Additional detailed methods can be found in the supplementary notes.
Author contribution statement
RSS spearheaded research. RSS, DS, LA, HH, and JG designed and performed experiments and analyzed data. LA and HJ performed computational modeling. ES and RU analyzed data. IB and AAH oversaw project and designed experiments. IB analyzed data. RSS, DS, and IB wrote the manuscript.
Competing financial interest
D.M. AND H.H. are employees of JPK, a manufacturer of AFMs.
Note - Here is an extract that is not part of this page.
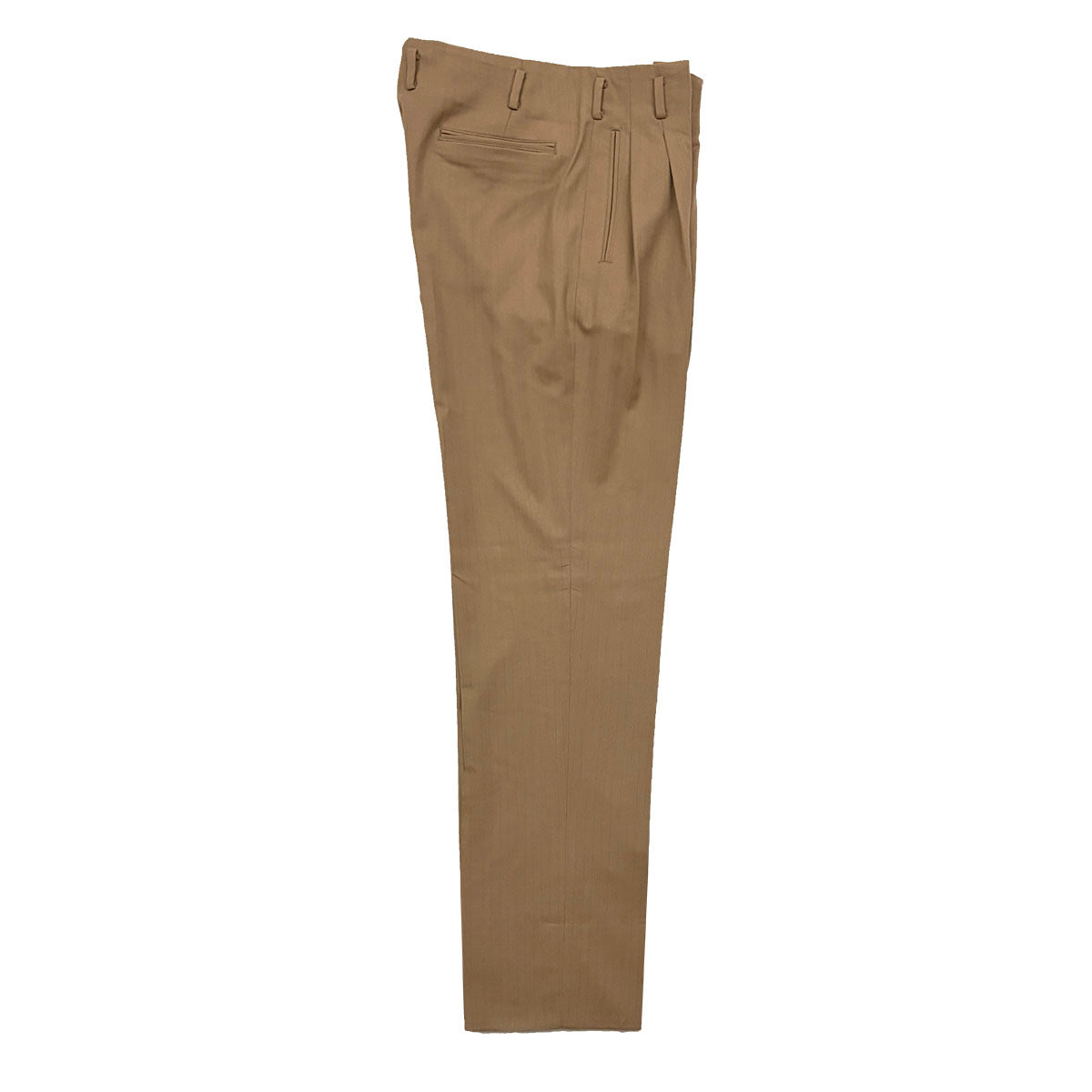 Glitter Two Tuck Trousers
The other authors declare no competing interest in this study.
Acknowledgements
The authors wish to thank M. Gershovits, S. Gilad, Y. Spector and all the staff at the Nancy & Stephen Grand Israel National Center for Personalized Medicine (Weizmann Institute) for discussions and technical assistance, N. Elad (Weizmann Institute) for discussions and technical assistance, F. Buske for kind discussions and technical assistance, S. Dori (Tel-Aviv University) and O. Girshevitz (Bar-Ilan University) for technical assistance, A. Munitz (Tel-Aviv University) for valuable discussions, G. Church (Harvard Medical School) for endless inspiration and valuable discussions, and all the team at Augmanity for valuable assistance and discussions.